Do .bss section zero initialized variables occupy space in elf file?
Solution 1:
Has been some time since i worked with ELF. But i think i still remember this stuff. No, it does not physically contain those zeros. If you look into an ELF file program header, then you will see each header has two numbers: One is the size in the file. And another is the size as the section has when allocated in virtual memory (readelf -l ./a.out
):
Program Headers:
Type Offset VirtAddr PhysAddr FileSiz MemSiz Flg Align
PHDR 0x000034 0x08048034 0x08048034 0x000e0 0x000e0 R E 0x4
INTERP 0x000114 0x08048114 0x08048114 0x00013 0x00013 R 0x1
[Requesting program interpreter: /lib/ld-linux.so.2]
LOAD 0x000000 0x08048000 0x08048000 0x00454 0x00454 R E 0x1000
LOAD 0x000454 0x08049454 0x08049454 0x00104 0x61bac RW 0x1000
DYNAMIC 0x000468 0x08049468 0x08049468 0x000d0 0x000d0 RW 0x4
NOTE 0x000128 0x08048128 0x08048128 0x00020 0x00020 R 0x4
GNU_STACK 0x000000 0x00000000 0x00000000 0x00000 0x00000 RW 0x4
Headers of type LOAD
are the one that are copied into virtual memory when the file is loaded for execution.

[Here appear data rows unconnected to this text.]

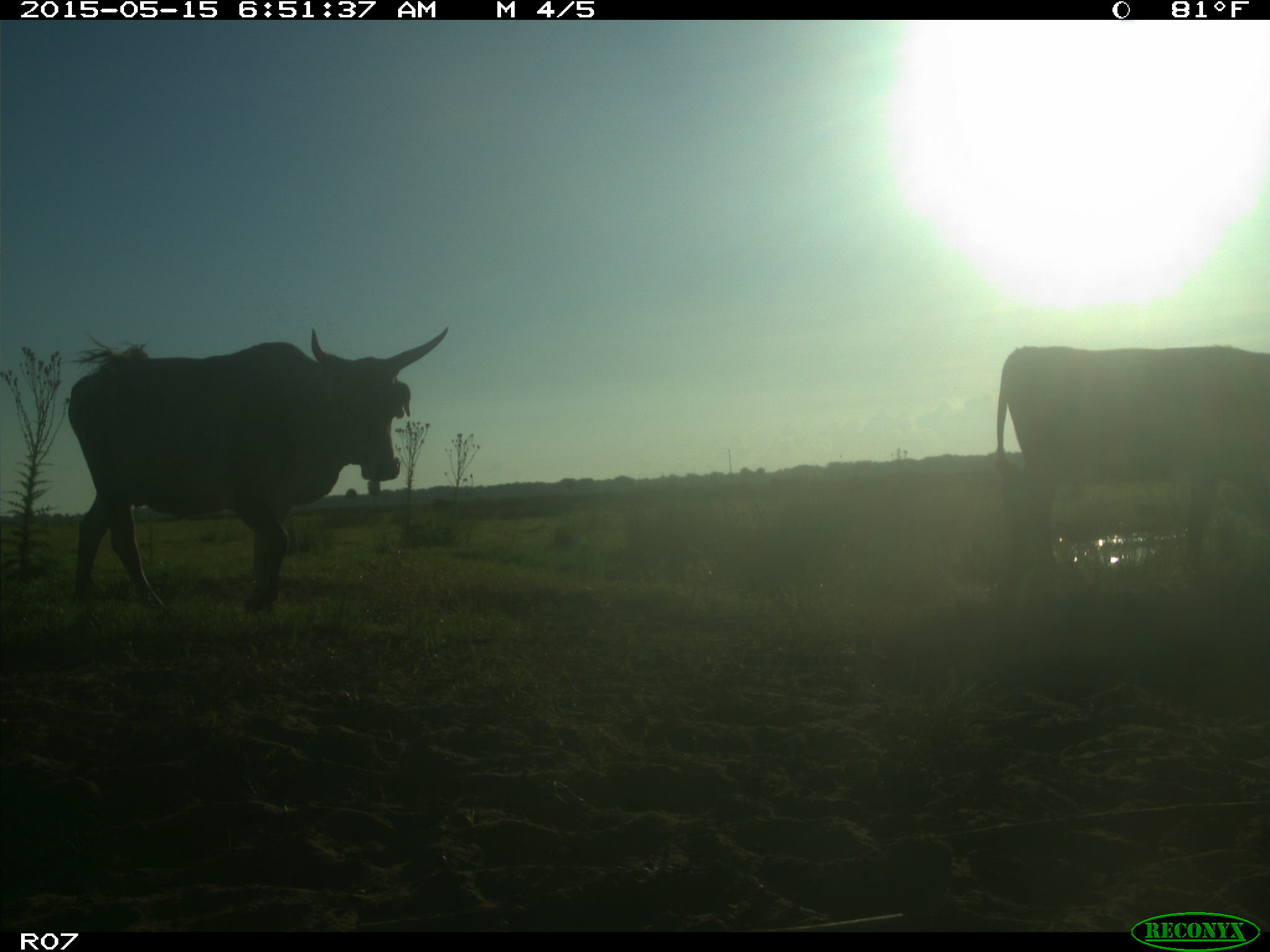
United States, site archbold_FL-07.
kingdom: Animalia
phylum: Chordata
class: Mammalia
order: Artiodactyla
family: Bovidae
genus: Bos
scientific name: Bos taurus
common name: domestic cow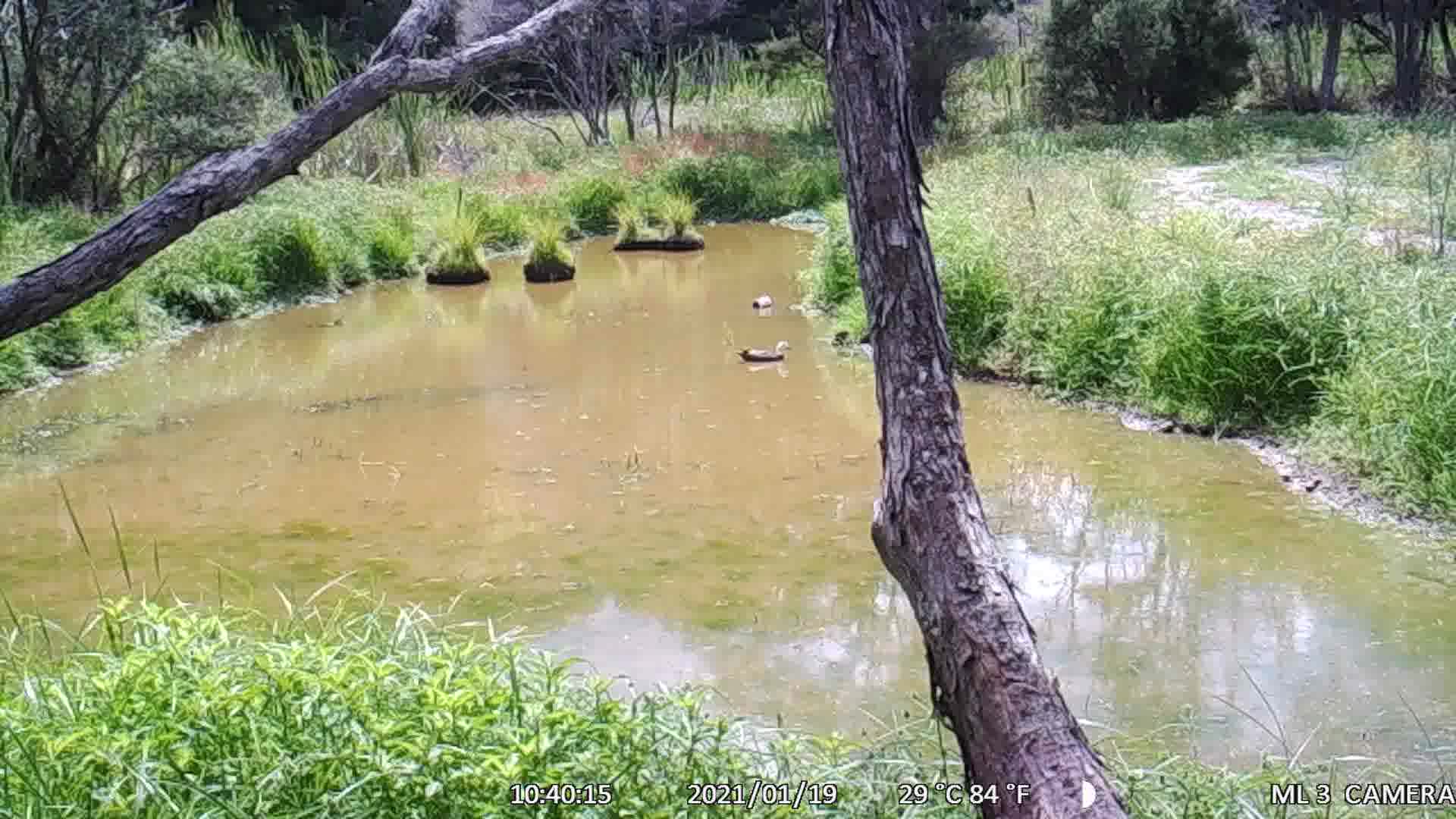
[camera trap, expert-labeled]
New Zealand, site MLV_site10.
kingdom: Animalia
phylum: Chordata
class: Aves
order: Anseriformes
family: Anatidae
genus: Tadorna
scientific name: Tadorna variegata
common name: paradise shelduck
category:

Other headers contain other information, like the shared libraries that are needed. As you see, the FileSize
and MemSiz
significantly differ for the header that contains the bss
section (the second LOAD
one):
0x00104 (file-size) 0x61bac (mem-size)
For this example code:
int a[100000];
int main() { }
The ELF specification says that the part of a segment that the mem-size is greater than the file-size is just filled out with zeros in virtual memory. The segment to section mapping of the second LOAD
header is like this:
03 .ctors .dtors .jcr .dynamic .got .got.plt .data .bss
So there are some other sections in there too. For C++ constructor/destructors. The same thing for Java. Then it contains a copy of the .dynamic
section and other stuff useful for dynamic linking (i believe this is the place that contains the needed shared libraries among other stuff). After that the .data
section that contains initialized globals and local static variables. At the end, the .bss
section appears, which is filled by zeros at load time because file-size does not cover it.
By the way, you can see into which output-section a particular symbol is going to be placed by using the -M
linker option. For gcc, you use -Wl,-M
to put the option through to the linker. The above example shows that a
is allocated within .bss
. It may help you verify that your uninitialized objects really end up in .bss
and not somewhere else:
.bss 0x08049560 0x61aa0
[many input .o files...]
*(COMMON)
*fill* 0x08049568 0x18 00
COMMON 0x08049580 0x61a80 /tmp/cc2GT6nS.o
0x08049580 a
0x080ab000 . = ALIGN ((. != 0x0)?0x4:0x1)
0x080ab000 . = ALIGN (0x4)
0x080ab000 . = ALIGN (0x4)
0x080ab000 _end = .
GCC keeps uninitialized globals in a COMMON section by default, for compatibility with old compilers, that allow to have globals defined twice in a program without multiple definition errors. Use -fno-common
to make GCC use the .bss sections for object files (does not make a difference for the final linked executable, because as you see it's going to get into a .bss output section anyway. This is controlled by the linker script. Display it with ld -verbose
). But that shouldn't scare you, it's just an internal detail. See the manpage of gcc.
Solution 2:
The .bss
section in an ELF file is used for static data which is not initialized programmatically but guaranteed to be set to zero at runtime. Here's a little example that will explain the difference.
int main() {
static int bss_test1[100];
static int bss_test2[100] = {0};
return 0;
}
In this case bss_test1
is placed into the .bss
since it is uninitialized. bss_test2
however is placed into the .data
segment along with a bunch of zeros. The runtime loader basically allocates the amount of space reserved for the .bss
and zeroes it out before any userland code begins executing.
You can see the difference using objdump
, nm
, or similar utilities:
moozletoots$ objdump -t a.out | grep bss_test
08049780 l O .bss 00000190 bss_test1.3
080494c0 l O .data 00000190 bss_test2.4
This is usually one of the first surprises that embedded developers run into... never initialize statics to zero explicitly. The runtime loader (usually) takes care of that. As soon as you initialize anything explicitly, you are telling the compiler/linker to include the data in the executable image.